## [Description of the task]
Only the lines from the one containing "Is the tree" through the last line below should be written out, exactly and with both ends kept.
=====
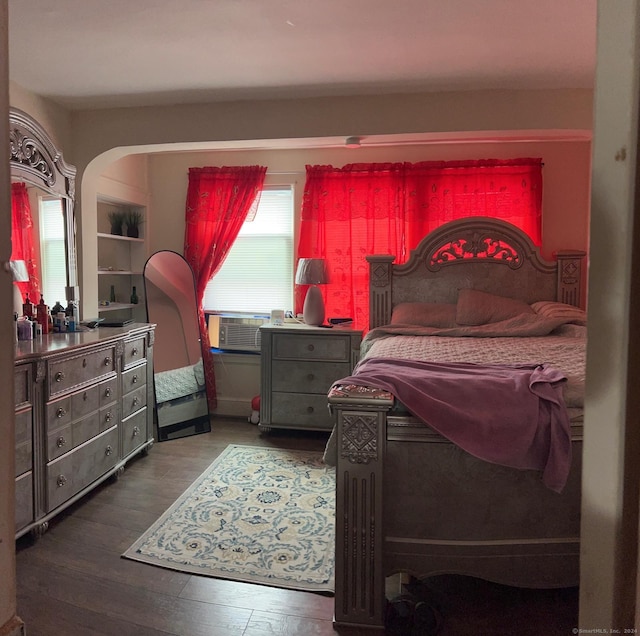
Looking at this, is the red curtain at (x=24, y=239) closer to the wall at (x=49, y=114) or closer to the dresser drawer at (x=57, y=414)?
the wall at (x=49, y=114)

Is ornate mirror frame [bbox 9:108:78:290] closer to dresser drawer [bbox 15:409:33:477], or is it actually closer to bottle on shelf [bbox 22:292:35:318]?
bottle on shelf [bbox 22:292:35:318]

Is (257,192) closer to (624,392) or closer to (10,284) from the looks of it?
(10,284)

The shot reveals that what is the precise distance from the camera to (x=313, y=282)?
12.7 ft

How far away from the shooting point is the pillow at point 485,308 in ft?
11.2

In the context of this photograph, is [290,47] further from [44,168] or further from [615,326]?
[615,326]

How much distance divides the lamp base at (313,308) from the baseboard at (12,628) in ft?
11.0

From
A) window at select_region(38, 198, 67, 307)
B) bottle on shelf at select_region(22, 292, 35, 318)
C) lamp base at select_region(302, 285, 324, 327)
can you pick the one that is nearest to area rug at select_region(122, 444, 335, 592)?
lamp base at select_region(302, 285, 324, 327)

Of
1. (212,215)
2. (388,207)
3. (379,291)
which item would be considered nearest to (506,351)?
(379,291)

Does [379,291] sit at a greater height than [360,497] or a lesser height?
greater

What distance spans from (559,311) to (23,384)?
3.22 m

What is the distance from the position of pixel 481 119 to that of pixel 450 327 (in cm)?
141

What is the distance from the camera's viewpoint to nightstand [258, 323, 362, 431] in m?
3.75

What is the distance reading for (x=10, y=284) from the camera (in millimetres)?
604

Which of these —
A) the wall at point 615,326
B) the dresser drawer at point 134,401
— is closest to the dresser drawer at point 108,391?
the dresser drawer at point 134,401
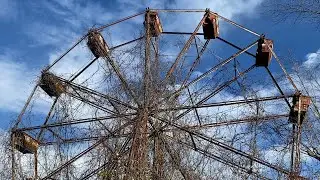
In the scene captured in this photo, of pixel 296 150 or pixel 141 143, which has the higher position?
pixel 296 150

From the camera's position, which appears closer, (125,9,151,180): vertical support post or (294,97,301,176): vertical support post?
(125,9,151,180): vertical support post

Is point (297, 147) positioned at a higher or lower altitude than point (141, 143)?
higher

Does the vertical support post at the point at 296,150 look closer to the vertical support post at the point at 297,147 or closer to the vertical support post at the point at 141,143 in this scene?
the vertical support post at the point at 297,147

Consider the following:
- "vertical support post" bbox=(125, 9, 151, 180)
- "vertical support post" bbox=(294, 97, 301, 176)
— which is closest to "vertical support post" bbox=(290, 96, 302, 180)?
"vertical support post" bbox=(294, 97, 301, 176)

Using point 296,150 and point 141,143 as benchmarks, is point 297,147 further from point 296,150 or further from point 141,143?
point 141,143

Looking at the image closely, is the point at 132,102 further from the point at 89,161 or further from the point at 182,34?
the point at 182,34

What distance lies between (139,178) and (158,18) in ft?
14.6

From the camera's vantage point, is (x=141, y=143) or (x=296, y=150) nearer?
(x=141, y=143)

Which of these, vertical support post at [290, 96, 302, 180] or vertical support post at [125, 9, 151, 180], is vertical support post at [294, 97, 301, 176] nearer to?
vertical support post at [290, 96, 302, 180]

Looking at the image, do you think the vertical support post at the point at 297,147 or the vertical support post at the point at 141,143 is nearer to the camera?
the vertical support post at the point at 141,143

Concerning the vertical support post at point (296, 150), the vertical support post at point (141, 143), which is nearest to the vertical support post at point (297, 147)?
the vertical support post at point (296, 150)

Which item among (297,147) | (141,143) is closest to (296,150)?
(297,147)

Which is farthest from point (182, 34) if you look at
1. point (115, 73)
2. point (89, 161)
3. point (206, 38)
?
point (89, 161)

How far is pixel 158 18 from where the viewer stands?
14164mm
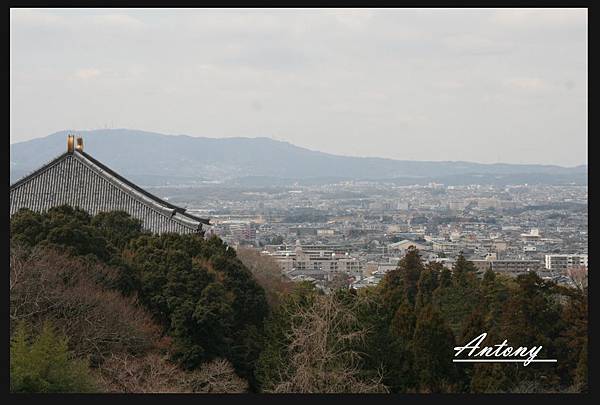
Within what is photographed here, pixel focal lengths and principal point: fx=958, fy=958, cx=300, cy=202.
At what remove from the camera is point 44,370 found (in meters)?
10.3

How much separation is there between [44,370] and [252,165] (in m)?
47.8

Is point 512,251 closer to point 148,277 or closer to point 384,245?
point 384,245

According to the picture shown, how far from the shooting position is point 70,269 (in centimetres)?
1462

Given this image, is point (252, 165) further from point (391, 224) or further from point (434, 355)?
point (434, 355)

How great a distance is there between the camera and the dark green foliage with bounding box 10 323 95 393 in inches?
398

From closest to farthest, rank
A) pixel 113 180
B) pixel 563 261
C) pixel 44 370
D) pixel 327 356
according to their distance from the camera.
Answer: pixel 44 370 → pixel 327 356 → pixel 113 180 → pixel 563 261

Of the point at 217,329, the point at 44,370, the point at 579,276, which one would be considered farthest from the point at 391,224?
the point at 44,370

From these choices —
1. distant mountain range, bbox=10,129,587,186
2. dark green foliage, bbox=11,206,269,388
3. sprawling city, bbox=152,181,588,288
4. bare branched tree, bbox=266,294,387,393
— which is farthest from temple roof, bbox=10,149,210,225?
distant mountain range, bbox=10,129,587,186

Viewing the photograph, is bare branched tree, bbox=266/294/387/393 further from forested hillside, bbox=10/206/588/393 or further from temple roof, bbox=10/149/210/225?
temple roof, bbox=10/149/210/225

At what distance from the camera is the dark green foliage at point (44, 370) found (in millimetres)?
10102

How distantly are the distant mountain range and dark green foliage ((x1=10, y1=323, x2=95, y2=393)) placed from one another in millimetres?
33694

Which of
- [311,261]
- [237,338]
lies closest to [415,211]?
[311,261]
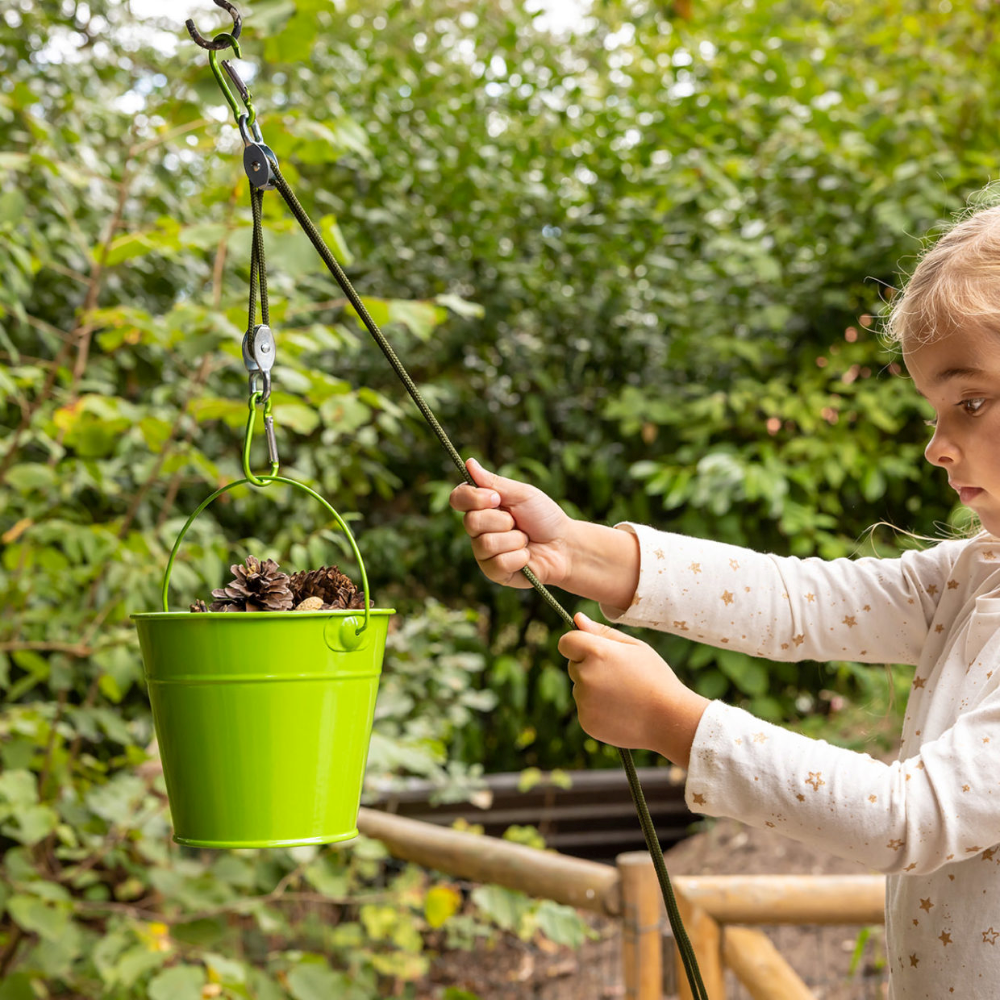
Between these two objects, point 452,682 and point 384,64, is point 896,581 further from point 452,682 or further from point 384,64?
point 384,64

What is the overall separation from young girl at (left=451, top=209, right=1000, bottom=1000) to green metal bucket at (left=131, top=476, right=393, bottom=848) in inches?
7.0

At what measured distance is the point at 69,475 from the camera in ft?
5.25

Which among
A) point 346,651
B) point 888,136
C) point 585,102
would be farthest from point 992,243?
point 585,102

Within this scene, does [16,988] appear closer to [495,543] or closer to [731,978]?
[495,543]

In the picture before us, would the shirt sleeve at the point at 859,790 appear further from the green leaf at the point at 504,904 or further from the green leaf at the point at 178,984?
the green leaf at the point at 504,904

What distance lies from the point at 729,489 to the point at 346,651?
171 centimetres

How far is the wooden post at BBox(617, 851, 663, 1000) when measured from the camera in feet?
4.79

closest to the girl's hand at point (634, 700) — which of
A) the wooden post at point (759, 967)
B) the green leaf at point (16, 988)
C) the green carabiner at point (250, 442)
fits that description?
the green carabiner at point (250, 442)

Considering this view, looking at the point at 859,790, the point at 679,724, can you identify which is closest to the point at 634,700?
the point at 679,724

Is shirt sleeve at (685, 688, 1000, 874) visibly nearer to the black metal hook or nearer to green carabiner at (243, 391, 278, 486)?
green carabiner at (243, 391, 278, 486)

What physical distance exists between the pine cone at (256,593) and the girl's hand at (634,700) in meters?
0.21

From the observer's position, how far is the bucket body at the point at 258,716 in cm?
63

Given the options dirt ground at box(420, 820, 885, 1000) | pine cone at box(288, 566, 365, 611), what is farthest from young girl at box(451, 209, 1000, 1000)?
dirt ground at box(420, 820, 885, 1000)

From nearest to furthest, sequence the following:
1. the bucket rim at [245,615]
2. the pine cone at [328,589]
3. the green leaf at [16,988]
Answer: the bucket rim at [245,615] → the pine cone at [328,589] → the green leaf at [16,988]
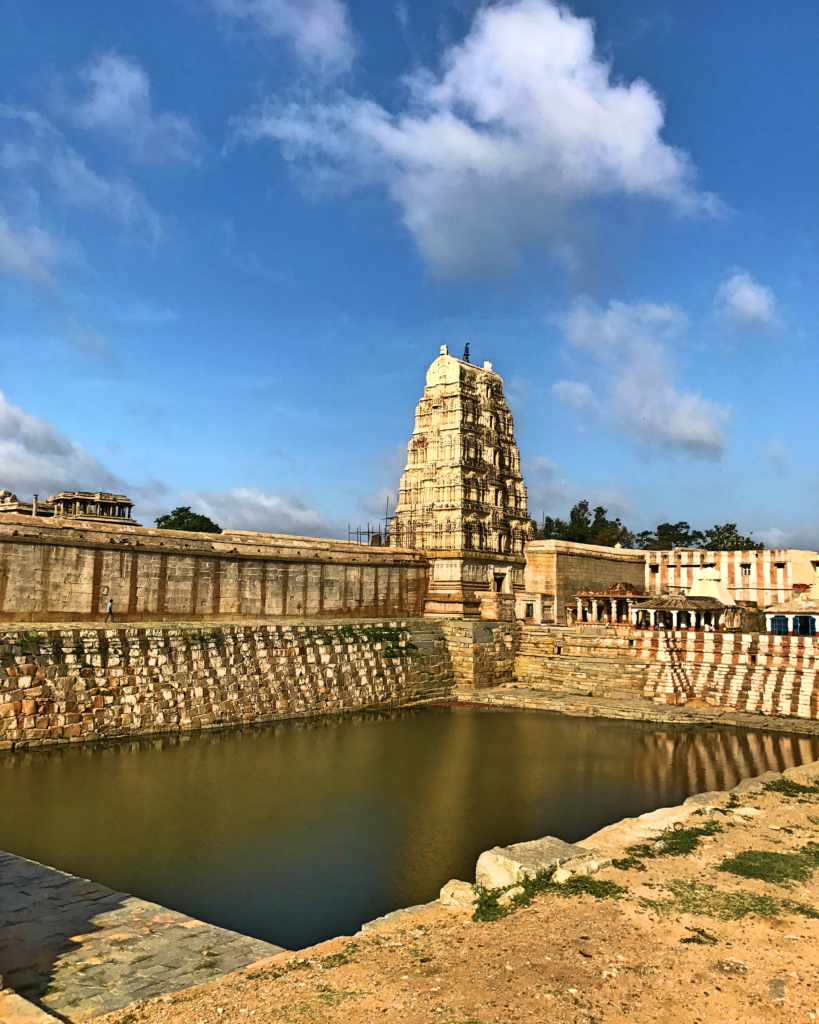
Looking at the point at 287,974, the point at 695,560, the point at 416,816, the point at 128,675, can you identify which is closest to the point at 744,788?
the point at 416,816

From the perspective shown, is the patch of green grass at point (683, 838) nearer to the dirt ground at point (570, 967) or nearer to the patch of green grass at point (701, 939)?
the dirt ground at point (570, 967)

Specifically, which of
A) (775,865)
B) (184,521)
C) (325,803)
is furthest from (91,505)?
(775,865)

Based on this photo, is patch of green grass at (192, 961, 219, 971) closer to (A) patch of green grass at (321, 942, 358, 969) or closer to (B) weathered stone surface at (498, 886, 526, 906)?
(A) patch of green grass at (321, 942, 358, 969)

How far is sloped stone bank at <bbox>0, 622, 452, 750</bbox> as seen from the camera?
2056 centimetres

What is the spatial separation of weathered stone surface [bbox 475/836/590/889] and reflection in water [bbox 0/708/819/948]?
167cm

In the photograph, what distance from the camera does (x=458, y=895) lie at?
1007 centimetres

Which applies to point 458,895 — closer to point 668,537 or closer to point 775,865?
point 775,865

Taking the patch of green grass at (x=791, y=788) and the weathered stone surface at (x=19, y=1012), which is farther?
the patch of green grass at (x=791, y=788)

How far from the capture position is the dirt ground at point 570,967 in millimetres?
6938

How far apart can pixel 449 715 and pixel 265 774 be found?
39.1 ft

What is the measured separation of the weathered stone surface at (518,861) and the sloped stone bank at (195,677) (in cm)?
1491

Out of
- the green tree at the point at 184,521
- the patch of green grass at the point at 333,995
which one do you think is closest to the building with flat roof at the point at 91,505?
the green tree at the point at 184,521

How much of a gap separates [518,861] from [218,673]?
17.0 m

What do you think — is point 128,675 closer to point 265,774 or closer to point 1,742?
point 1,742
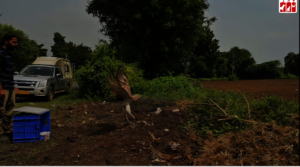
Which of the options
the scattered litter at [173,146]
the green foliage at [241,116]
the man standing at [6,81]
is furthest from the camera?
the man standing at [6,81]

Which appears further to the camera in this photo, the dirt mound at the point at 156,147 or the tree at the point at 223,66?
the tree at the point at 223,66

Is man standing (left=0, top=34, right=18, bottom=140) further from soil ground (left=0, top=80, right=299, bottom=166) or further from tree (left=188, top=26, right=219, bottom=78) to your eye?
tree (left=188, top=26, right=219, bottom=78)

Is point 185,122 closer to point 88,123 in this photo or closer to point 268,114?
point 268,114

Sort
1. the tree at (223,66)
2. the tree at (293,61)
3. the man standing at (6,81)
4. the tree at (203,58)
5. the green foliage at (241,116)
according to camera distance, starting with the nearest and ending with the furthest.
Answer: the tree at (293,61) < the green foliage at (241,116) < the man standing at (6,81) < the tree at (203,58) < the tree at (223,66)

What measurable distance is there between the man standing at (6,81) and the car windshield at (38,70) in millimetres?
7071

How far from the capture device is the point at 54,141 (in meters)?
4.58

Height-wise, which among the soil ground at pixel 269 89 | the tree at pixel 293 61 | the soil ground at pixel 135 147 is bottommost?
the soil ground at pixel 135 147

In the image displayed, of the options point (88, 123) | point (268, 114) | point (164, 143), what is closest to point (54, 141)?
point (88, 123)

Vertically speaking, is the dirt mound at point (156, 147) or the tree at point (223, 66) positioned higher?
the tree at point (223, 66)

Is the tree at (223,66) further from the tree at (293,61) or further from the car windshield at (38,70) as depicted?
the tree at (293,61)

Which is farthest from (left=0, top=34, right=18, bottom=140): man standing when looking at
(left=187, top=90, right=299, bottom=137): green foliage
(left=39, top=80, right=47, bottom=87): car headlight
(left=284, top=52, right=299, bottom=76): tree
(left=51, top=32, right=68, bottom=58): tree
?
(left=51, top=32, right=68, bottom=58): tree

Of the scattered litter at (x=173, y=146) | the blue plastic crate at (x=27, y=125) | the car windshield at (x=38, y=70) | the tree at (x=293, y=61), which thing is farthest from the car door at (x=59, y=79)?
the tree at (x=293, y=61)

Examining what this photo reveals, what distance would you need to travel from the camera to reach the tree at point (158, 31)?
52.8 feet

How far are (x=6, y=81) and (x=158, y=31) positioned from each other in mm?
=====
## [Solution]
Is the tree at (223,66) further from the tree at (293,61) or further from the car windshield at (38,70) as depicted?
the tree at (293,61)

Which is farthest from (left=0, top=34, right=18, bottom=140): man standing when looking at
(left=187, top=90, right=299, bottom=137): green foliage
(left=39, top=80, right=47, bottom=87): car headlight
(left=284, top=52, right=299, bottom=76): tree
(left=51, top=32, right=68, bottom=58): tree
?
(left=51, top=32, right=68, bottom=58): tree

Of the scattered litter at (x=173, y=146) | the blue plastic crate at (x=27, y=125) | the car windshield at (x=38, y=70) | the tree at (x=293, y=61), which thing is farthest from the car door at (x=59, y=79)?
the tree at (x=293, y=61)

Examining what this photo reveals, what distance would you need to travel from the camera to reach the tree at point (158, 31)?
52.8 feet

How far are (x=6, y=81) and (x=158, y=31) positioned from each other in mm?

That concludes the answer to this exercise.